- [READING TEXT]:
►

Images and Enduring Myths
If the rich countries of Western Europe can lay claim to be club football’s economic powerhouse at present, there can be no doubting South America’s claim to be it’s most successful constituent on the international field. Eight of the fourteen post war World Cups have been won by teams from south of Panama. In particular, one nation has encapsulated all that we find exhilarating and exotic about the world game – Brazil!
Every football fan has their favourite memories, several of which will not feature their own team. Timeless moments which transcend club or national loyalty and live on in the memory, reminding one of why football has no peers as the world’s greatest game. It’s a solid bet that for the vast majority of fans, at least one of those vivid recollections will involve the men in yellow, green, blue and white. It might be the image of Carlos Alberto arriving like an express train on the right of our television screens to rifle Pele’s perfectly weighted lay off into the helpless Dino Zoff’s net for the fourth goal in the 1970 World Cup final. Or the great man himself attempting to chip the goalkeeper from inside his own half in the same tournament. The goals of Zico and Falcao in 1982, and the orgasmic expression on the face of the latter as he ran away after scoring with a scorching shot. For some in Wales it might be Ronaldhino’s run through the English defence to set up Rivaldo’s devastatingly accurate finish last summer, although the same people might also remember with awe, if not affection Cafu’s wickedly swerving half volley past Roger Freestone at the Millenium Stadium in May 2000. In any word association game, most football fans immediate response to the word “attack” would be “Brazil”.

◄

(Excerpt from a dataset)

►

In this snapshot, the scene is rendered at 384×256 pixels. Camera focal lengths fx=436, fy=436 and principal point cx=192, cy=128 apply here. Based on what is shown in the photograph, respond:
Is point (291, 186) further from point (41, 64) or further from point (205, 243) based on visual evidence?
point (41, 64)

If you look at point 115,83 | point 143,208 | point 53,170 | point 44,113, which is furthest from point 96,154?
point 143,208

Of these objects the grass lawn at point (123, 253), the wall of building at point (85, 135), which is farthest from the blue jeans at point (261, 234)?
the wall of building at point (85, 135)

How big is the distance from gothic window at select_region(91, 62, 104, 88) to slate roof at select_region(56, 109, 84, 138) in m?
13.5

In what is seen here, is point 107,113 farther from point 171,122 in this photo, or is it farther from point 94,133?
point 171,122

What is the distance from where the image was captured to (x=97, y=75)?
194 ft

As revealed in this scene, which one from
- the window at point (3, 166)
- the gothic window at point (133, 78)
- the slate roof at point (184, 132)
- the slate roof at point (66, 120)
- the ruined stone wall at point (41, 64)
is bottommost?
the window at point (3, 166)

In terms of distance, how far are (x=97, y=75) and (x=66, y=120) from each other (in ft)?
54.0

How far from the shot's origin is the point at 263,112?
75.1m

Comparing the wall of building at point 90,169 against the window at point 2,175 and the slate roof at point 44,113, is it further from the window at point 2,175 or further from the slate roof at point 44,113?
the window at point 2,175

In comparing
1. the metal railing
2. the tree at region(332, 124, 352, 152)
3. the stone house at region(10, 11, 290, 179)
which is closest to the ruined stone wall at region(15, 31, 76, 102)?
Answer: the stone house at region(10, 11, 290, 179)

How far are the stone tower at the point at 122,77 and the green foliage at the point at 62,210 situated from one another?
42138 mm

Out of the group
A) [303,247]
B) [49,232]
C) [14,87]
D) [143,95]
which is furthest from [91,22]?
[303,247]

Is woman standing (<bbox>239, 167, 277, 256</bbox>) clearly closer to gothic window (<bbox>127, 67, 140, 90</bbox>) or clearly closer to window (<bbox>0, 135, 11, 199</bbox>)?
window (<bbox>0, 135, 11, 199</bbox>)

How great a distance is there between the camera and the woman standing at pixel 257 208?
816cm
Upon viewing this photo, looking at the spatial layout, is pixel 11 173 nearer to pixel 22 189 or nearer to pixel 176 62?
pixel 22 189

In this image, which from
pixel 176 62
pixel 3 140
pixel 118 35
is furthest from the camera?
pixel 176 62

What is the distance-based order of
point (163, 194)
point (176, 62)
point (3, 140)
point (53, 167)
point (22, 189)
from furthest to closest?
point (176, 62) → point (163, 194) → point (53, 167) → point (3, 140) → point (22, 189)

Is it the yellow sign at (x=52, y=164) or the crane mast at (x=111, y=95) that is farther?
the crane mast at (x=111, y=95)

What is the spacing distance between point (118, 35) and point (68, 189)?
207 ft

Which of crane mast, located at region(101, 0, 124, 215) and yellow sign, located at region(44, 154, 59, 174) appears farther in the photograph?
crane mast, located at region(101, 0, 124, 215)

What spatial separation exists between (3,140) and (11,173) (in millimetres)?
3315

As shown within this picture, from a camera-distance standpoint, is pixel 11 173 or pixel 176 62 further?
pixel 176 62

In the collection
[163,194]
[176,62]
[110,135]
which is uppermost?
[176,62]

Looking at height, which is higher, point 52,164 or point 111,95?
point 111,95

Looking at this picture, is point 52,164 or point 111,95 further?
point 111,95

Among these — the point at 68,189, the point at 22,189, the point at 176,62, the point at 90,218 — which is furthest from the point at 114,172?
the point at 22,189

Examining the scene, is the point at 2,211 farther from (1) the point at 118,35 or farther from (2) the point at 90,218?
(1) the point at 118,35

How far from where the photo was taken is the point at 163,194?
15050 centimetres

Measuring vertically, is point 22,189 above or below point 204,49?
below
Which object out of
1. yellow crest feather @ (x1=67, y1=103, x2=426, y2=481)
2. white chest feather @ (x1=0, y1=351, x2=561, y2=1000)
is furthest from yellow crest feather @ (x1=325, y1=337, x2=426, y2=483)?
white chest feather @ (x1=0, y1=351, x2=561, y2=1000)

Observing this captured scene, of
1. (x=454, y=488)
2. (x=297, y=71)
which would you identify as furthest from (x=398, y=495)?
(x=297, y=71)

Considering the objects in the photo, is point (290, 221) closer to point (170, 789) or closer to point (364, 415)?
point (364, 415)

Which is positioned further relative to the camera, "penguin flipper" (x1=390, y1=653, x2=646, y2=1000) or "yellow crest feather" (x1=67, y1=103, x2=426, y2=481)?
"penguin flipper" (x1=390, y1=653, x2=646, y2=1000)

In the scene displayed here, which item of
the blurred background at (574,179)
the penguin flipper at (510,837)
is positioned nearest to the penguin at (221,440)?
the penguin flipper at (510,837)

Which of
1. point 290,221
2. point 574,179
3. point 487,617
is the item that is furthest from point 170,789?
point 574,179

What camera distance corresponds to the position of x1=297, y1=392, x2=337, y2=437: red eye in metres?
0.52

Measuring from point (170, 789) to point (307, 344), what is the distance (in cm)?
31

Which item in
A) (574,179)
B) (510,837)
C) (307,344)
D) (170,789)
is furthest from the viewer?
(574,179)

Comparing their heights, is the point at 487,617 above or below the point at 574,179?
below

◄

- [TASKS AND EXERCISES]:
a. Reproduce the football text word for word, in full.
b. Arrange the lines of the records, from the line containing "Out of the group" up to and including the line containing "point (176, 62) →", as a JSON list of strings with one string per line, leaving out blank lines.
The text about Brazilian football has no connection to the records.

- [FINAL ANSWERS]:
a.
Images and Enduring Myths
If the rich countries of Western Europe can lay claim to be club football’s economic powerhouse at present, there can be no doubting South America’s claim to be it’s most successful constituent on the international field. Eight of the fourteen post war World Cups have been won by teams from south of Panama. In particular, one nation has encapsulated all that we find exhilarating and exotic about the world game – Brazil!
Every football fan has their favourite memories, several of which will not feature their own team. Timeless moments which transcend club or national loyalty and live on in the memory, reminding one of why football has no peers as the world’s greatest game. It’s a solid bet that for the vast majority of fans, at least one of those vivid recollections will involve the men in yellow, green, blue and white. It might be the image of Carlos Alberto arriving like an express train on the right of our television screens to rifle Pele’s perfectly weighted lay off into the helpless Dino Zoff’s net for the fourth goal in the 1970 World Cup final. Or the great man himself attempting to chip the goalkeeper from inside his own half in the same tournament. The goals of Zico and Falcao in 1982, and the orgasmic expression on the face of the latter as he ran away after scoring with a scorching shot. For some in Wales it might be Ronaldhino’s run through the English defence to set up Rivaldo’s devastatingly accurate finish last summer, although the same people might also remember with awe, if not affection Cafu’s wickedly swerving half volley past Roger Freestone at the Millenium Stadium in May 2000. In any word association game, most football fans immediate response to the word “attack” would be “Brazil”.

b.
[
  "Out of the group",
  "A) [303,247]",
  "B) [49,232]",
  "C) [14,87]",
  "D) [143,95]",
  "which is furthest from [91,22]?",
  "[303,247]",
  "Is woman standing (<bbox>239, 167, 277, 256</bbox>) clearly closer to gothic window (<bbox>127, 67, 140, 90</bbox>) or clearly closer to window (<bbox>0, 135, 11, 199</bbox>)?",
  "window (<bbox>0, 135, 11, 199</bbox>)",
  "How great a distance is there between the camera and the woman standing at pixel 257 208?",
  "816cm",
  "Upon viewing this photo, looking at the spatial layout, is pixel 11 173 nearer to pixel 22 189 or nearer to pixel 176 62?",
  "pixel 22 189",
  "In this image, which from",
  "pixel 176 62",
  "pixel 3 140",
  "pixel 118 35",
  "is furthest from the camera?",
  "pixel 176 62",
  "What is the distance-based order of",
  "point (163, 194)",
  "point (176, 62)",
  "point (3, 140)",
  "point (53, 167)",
  "point (22, 189)",
  "from furthest to closest?",
  "point (176, 62) → point (163, 194) → point (53, 167) → point (3, 140) → point (22, 189)"
]